India is one step closer to launching people to space.
On the night of July 4 (the morning of July 5 local Indian time), the nation performed the first of a series of trials designed to qualify a crew-escape system, which would get astronauts to safety during a launch emergency.
During the "pad abort test," the escape system and a 13.9-ton (12.6 metric tons) simulated crew module lifted off from Satish Dhawan Space Centre, on the southeast Indian coast.
"The crew module reached an altitude of nearly 2.7 km [1.7 miles] under the power of its seven specifically designed quick-acting solid motors to take away the crew module to a safe distance without exceeding the safe g-levels," Indian Space Research Organisation (ISRO) officials wrote in a mission update last week. "Nearly 300 sensors recorded various mission performance parameters during the test flight."
The flight ended 259 seconds after liftoff, with the crew module splashing down under parachutes about 1.8 miles (2.9 km) offshore in the Bay of Bengal, OSRO officials added.

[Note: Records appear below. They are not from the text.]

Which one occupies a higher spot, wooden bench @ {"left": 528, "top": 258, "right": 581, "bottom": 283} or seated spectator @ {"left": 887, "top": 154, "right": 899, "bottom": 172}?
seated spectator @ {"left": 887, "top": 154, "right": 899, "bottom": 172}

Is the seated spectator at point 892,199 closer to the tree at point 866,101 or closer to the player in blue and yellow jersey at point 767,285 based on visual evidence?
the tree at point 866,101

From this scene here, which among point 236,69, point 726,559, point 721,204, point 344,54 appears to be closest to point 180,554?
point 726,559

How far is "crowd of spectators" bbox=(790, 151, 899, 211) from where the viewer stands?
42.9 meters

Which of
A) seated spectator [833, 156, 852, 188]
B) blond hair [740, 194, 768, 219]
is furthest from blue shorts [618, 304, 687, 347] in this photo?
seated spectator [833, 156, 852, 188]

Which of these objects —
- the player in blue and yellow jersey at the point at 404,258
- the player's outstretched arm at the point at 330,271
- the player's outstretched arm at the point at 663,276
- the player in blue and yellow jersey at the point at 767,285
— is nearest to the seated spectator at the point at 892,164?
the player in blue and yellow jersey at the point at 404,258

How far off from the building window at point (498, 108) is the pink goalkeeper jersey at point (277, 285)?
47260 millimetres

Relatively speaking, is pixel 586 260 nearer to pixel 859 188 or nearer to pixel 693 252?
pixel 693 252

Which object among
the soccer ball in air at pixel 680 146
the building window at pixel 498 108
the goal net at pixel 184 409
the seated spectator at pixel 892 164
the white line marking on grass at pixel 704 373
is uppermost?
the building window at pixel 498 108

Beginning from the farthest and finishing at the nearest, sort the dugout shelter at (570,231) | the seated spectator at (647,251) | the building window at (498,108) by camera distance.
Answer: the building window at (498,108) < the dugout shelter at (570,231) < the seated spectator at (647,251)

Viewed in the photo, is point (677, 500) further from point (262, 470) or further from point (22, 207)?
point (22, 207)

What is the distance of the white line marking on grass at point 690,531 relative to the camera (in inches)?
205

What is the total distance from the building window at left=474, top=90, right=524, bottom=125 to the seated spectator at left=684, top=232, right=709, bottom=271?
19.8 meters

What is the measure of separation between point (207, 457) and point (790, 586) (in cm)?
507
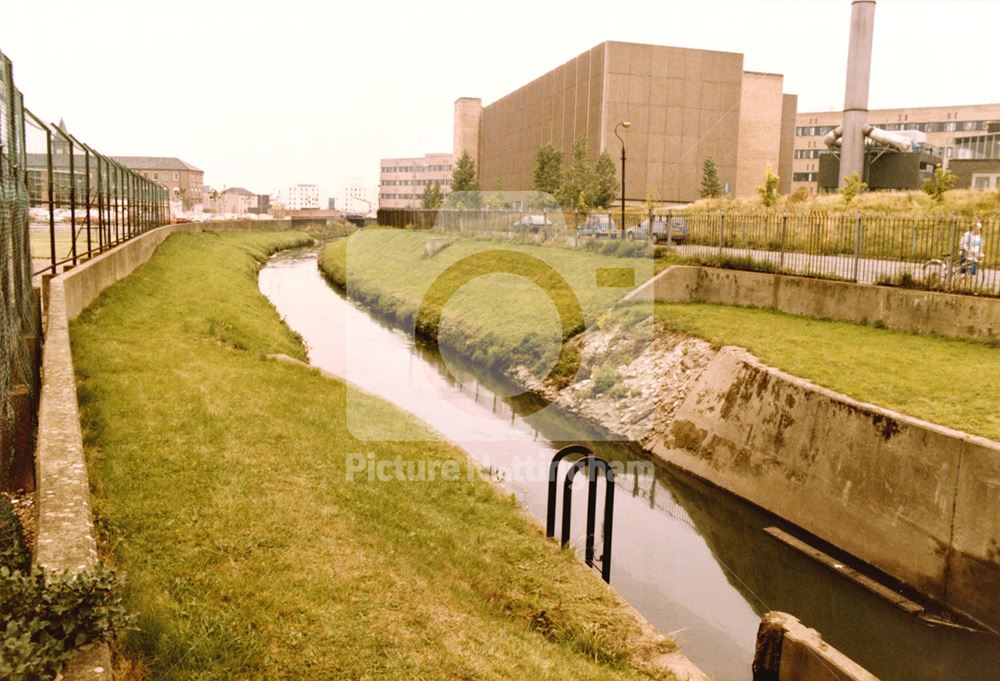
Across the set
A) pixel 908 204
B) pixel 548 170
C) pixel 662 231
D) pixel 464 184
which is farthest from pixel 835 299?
pixel 464 184

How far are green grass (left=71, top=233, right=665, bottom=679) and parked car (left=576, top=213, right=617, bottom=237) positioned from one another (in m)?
21.0

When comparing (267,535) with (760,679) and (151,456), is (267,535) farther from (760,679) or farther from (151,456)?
A: (760,679)

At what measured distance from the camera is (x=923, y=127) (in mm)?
103125

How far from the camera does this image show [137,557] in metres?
5.88

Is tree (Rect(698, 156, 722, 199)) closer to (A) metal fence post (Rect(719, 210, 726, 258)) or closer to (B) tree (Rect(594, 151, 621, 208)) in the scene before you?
(B) tree (Rect(594, 151, 621, 208))

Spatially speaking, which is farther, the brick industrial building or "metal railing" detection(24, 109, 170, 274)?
the brick industrial building

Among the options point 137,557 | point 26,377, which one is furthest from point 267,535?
point 26,377

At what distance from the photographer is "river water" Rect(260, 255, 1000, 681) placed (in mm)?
9164

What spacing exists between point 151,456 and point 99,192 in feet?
40.0

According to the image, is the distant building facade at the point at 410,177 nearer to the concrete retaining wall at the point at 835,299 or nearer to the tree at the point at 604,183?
the tree at the point at 604,183

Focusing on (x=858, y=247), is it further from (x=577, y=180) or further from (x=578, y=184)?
(x=577, y=180)

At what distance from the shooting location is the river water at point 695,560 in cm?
916

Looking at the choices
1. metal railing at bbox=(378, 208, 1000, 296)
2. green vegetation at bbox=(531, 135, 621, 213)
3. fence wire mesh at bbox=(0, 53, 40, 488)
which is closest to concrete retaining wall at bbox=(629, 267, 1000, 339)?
metal railing at bbox=(378, 208, 1000, 296)

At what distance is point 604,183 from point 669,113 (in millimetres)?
16316
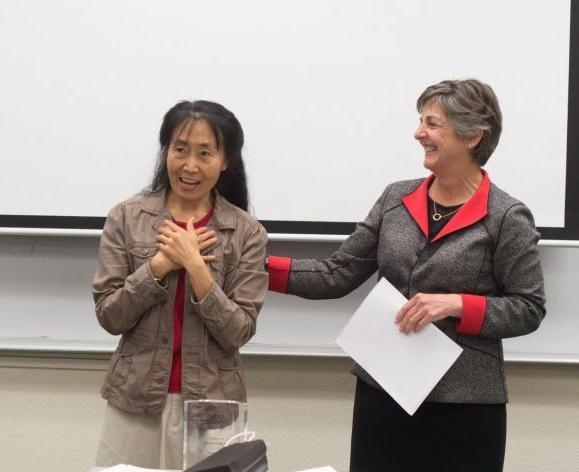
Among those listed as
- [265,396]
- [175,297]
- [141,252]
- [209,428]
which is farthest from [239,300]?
[265,396]

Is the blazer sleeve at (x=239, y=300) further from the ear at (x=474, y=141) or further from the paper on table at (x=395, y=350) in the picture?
the ear at (x=474, y=141)

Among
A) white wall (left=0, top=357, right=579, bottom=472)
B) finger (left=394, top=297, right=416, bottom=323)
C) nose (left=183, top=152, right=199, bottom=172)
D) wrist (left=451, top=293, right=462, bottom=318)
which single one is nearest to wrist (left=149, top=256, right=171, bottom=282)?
nose (left=183, top=152, right=199, bottom=172)

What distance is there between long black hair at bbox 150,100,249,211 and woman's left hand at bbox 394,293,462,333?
51cm

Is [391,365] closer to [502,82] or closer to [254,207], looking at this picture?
[254,207]

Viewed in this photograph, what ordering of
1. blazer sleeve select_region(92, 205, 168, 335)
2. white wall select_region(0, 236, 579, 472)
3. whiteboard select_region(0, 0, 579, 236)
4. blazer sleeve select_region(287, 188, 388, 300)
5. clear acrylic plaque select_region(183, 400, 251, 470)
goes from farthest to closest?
white wall select_region(0, 236, 579, 472), whiteboard select_region(0, 0, 579, 236), blazer sleeve select_region(287, 188, 388, 300), blazer sleeve select_region(92, 205, 168, 335), clear acrylic plaque select_region(183, 400, 251, 470)

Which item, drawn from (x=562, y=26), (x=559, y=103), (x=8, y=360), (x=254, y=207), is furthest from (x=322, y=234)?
(x=8, y=360)

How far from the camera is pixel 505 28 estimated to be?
225cm

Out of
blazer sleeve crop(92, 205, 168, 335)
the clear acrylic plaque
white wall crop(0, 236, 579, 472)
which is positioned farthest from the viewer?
white wall crop(0, 236, 579, 472)

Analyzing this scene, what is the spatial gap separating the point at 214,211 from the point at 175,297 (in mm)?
225

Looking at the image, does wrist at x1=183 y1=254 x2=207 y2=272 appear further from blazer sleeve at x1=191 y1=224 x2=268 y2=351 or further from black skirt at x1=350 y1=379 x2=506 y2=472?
black skirt at x1=350 y1=379 x2=506 y2=472

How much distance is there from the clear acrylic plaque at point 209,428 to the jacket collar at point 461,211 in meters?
0.73

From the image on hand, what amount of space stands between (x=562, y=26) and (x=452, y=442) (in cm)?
134

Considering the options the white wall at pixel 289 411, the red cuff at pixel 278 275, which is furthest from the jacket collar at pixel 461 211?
the white wall at pixel 289 411

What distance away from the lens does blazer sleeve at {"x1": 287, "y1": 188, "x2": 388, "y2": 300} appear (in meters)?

Last week's test came about 3.5 years after another big milestone for India's nascent human-spaceflight program. In December 2014, the nation launched a prototype crew capsule on the maiden flight of the Geosynchronous Satellite Launch Vehicle Mark III(GSLV-3), a rocket that could be used to loft astronauts one day.
During that uncrewed test, the capsule reached a maximum altitude of 79 miles (127 km) and survived the fiery trip back to Earth, splashing down safely in the Bay of Bengal.
Despite such progress, India's human spaceflight plans remain murky. It's unclear when the nation aims to launch its first crewed mission, or what exactly that mission would entail.